Texte fourni
(AFP / Geoffroy Van Der Hasselt)

Macron sur 360°

Paris -- Durant les trois dernières semaines de la campagne électorale,  j’ai arpenté les meetings d’Emmanuel Macron avec un drôle de petit appareil fixé au bout d’une perche : une caméra à double-objectif, de la taille d’un paquet de cigarettes, capable de prendre des photos et tourner des vidéos en 360°. Le résultat est un drôle de spectacle, en immersion dans une foule de fans.

Meeting de Macron à Bercy, un lundi de Pâques. L'atmosphère du lieu passe de l'équivalent d'une boîte de nuit en pleine journée, à un concert de rock star, puis à un passage plus sérieux et plus grave, avant de se terminer en Marseillaise fusionnelle, chantée par des milliers de voix.

[Entrées sauvegardées]
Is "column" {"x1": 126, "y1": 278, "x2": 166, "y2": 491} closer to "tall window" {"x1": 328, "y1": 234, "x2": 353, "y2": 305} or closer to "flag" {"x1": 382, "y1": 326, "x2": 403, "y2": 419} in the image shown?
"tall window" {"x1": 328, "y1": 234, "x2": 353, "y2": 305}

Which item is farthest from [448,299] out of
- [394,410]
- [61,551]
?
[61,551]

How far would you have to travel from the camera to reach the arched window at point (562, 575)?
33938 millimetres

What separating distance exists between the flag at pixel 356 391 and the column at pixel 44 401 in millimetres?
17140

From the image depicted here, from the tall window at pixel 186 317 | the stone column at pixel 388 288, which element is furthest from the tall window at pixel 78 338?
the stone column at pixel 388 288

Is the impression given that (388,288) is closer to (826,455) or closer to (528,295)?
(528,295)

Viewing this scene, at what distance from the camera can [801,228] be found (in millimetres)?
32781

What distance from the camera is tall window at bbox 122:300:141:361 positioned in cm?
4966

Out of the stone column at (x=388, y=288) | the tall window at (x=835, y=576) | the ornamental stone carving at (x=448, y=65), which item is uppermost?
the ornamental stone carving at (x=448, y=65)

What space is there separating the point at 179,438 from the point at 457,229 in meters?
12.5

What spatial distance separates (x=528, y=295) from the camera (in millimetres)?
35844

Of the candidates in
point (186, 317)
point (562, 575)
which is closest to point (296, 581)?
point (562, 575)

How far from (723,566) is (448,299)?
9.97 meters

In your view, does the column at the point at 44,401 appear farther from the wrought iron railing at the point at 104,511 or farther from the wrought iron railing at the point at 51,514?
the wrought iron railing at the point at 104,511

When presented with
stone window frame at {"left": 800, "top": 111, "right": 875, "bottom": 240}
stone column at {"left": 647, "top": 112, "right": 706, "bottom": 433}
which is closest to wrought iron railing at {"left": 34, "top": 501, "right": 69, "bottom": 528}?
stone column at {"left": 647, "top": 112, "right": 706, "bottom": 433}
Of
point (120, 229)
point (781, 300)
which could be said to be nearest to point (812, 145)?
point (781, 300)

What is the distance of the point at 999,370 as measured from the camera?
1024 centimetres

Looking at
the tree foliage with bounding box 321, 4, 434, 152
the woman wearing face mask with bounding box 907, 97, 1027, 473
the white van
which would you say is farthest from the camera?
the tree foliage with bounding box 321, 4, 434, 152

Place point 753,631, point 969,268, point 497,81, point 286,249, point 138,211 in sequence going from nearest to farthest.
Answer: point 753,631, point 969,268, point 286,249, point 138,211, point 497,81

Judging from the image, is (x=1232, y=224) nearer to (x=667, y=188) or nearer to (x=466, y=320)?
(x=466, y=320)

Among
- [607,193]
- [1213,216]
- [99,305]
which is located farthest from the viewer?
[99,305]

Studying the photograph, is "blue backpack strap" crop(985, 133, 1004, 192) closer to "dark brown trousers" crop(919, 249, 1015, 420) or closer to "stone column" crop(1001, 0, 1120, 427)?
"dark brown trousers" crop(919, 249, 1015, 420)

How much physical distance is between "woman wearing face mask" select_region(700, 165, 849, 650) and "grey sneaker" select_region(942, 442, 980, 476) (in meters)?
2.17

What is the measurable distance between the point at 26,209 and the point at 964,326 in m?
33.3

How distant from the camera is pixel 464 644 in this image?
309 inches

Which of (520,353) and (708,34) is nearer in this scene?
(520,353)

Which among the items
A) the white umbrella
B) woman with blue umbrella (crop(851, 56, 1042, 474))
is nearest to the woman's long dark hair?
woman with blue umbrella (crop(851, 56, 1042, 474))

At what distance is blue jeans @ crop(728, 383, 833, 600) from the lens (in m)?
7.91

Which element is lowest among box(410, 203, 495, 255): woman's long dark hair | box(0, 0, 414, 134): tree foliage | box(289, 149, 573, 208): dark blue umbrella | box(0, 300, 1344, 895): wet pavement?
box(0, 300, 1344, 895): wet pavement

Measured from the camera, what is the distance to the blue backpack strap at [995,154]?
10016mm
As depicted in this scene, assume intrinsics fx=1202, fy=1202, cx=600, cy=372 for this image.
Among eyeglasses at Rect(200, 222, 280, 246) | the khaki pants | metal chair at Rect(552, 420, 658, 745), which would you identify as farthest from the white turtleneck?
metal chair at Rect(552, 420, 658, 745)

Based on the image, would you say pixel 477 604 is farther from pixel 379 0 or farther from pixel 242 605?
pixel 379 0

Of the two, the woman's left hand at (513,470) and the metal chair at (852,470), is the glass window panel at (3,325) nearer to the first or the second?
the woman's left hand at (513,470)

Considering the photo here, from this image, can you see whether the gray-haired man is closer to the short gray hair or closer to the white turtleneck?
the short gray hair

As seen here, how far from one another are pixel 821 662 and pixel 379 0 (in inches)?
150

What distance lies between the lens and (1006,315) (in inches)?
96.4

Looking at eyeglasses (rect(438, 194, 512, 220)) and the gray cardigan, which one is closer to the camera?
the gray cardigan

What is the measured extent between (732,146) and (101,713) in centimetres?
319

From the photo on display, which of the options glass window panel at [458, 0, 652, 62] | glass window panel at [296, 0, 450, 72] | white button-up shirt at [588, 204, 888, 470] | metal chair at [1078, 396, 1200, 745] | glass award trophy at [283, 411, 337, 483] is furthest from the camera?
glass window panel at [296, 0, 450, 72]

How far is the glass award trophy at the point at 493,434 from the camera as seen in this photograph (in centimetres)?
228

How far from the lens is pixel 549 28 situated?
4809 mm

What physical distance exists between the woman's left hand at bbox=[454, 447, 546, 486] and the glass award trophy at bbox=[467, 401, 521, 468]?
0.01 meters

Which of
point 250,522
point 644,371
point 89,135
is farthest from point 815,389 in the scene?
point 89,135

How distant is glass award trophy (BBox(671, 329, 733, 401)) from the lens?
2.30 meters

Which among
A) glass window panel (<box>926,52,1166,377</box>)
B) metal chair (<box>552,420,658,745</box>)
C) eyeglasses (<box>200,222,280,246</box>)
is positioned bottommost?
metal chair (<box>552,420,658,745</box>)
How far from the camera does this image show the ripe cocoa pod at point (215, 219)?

Objectif
Dans le texte sur les meetings de Macron filmés en 360°, énumérez dans l'ordre les différentes ambiances par lesquelles passe le meeting de Bercy. Ces données n'ont aucun lien avec le texte.

La solution
- l'équivalent d'une boîte de nuit en pleine journée
- un concert de rock star
- un passage plus sérieux et plus grave
- une Marseillaise fusionnelle, chantée par des milliers de voix